Wu’s goal for GNC is to evolve into a platform that hosts integration and innovation for various industries by leveraging the latest developments in materials, electronics, advanced manufacturing methods, artificial intelligence and cloud computing, and to be a leading transformer of the transportation industry and thereby a catalyst for broader green and intelligent social transformation.

It’s a grand vision, to be sure, but consistent with the direction that China’s regulators say they are keen to travel. And large-scale data monetization with carbon credits will be required along the way.

On April 15, Caixin Economic Daily reported that “China’s central bank has stressed the need to establish orderly and effective connections between green finance and transition finance. In a video conference this month, the People’s Bank of China (PBoC) called for deepening research on transition finance to support the country’s green and low-carbon development.”

“Transition finance helps traditional high-carbon companies transition toward low-carbon or net zero emissions. Currently, energy-intensive industries — such as chemicals, steel and cement — find it tough to tap green finance markets, because of the difficulty in defining their emissions-cutting activities as ‘green.’

“Transition finance can complement green finance, by encouraging financial institutions to provide services such as issuing sustainability-linked bonds and loans to high-carbon industries. This can be seen as vital to reaching China’s carbon goals, with high-carbon industries still playing a major role in the economy,” the Caixin report said.

The PBoC’s emphasis on transition financing takes a cue from Ma’s China Society for Finance and Banking’s December 2021 report.
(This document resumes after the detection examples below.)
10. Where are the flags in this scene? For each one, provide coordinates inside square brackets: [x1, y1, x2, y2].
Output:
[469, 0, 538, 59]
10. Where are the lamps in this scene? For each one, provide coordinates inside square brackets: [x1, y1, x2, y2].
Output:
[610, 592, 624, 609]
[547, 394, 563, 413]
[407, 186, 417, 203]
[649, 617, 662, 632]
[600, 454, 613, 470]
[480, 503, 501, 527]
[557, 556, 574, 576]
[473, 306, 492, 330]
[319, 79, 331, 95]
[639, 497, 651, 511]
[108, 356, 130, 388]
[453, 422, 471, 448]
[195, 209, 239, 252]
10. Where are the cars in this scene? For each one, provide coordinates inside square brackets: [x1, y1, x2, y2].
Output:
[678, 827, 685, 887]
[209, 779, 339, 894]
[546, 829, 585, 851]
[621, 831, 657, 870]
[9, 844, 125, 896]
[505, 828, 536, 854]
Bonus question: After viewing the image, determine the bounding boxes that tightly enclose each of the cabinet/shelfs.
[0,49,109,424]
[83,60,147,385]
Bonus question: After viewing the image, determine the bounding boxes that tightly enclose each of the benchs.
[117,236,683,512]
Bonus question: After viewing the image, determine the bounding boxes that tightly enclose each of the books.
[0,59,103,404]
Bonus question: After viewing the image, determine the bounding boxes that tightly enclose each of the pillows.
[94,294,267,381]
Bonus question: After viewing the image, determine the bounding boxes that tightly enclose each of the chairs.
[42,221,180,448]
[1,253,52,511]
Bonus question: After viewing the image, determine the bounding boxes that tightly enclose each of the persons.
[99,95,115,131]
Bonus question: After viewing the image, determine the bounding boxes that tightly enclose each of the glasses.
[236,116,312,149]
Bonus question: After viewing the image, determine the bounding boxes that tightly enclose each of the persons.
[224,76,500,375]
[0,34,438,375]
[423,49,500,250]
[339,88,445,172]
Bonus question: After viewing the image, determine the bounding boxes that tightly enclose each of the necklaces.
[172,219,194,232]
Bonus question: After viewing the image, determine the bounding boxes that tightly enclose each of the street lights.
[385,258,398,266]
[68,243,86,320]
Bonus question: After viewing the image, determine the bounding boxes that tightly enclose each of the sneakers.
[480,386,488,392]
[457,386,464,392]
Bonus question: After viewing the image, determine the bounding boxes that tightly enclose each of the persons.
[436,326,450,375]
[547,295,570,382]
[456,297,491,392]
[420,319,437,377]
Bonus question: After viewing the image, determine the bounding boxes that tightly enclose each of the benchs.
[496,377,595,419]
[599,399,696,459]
The society’s Green Finance Committee wrote at the time: “In the process of achieving carbon neutrality, many high-carbon companies need to transform themselves into low-carbon or zero-carbon businesses. If the company in transition is currently in a high-carbon industry and cannot obtain financing, then the transition will be very difficult. This is difficult to implement, and the failure of a large-scale transformation would lead to financial and social risks.”

Hydrogen holds the key to shedding China’s reliance on carbon fuel. Photo: Handout

The report proposed to create a “transformation certification and information disclosure system,” including “the use of funds, the implementation of the transformation path, the realization of the transformation goals, and the resulting environmental benefits.”

It also proposed the creation of new financial products, transformation credits and loan guarantees, debt-to-equity swaps, as well as mergers and acquisition funds to meet the requirements of transformation finance.

Some Chinese cities have already offered subsidies for carbon-neutral vehicles. According to Caixin, “The Beijing Municipal Bureau of Economy and Information Technology adopted a new policy to subsidize fuel cell vehicles (FCV) in 2022. Beijing will incentivize the promotion and operation of FCVs, construction and operation of hydrogen refueling station, and key component innovation efforts.”

The Green Finance Committee’s report, meanwhile, argued that green and low-carbon investments “will help boost aggregate demand and thus stimulate the economy.” It said, “a rational climate policy can effectively allocate resources and direct investment to high-productivity sectors, thereby increasing growth potential.”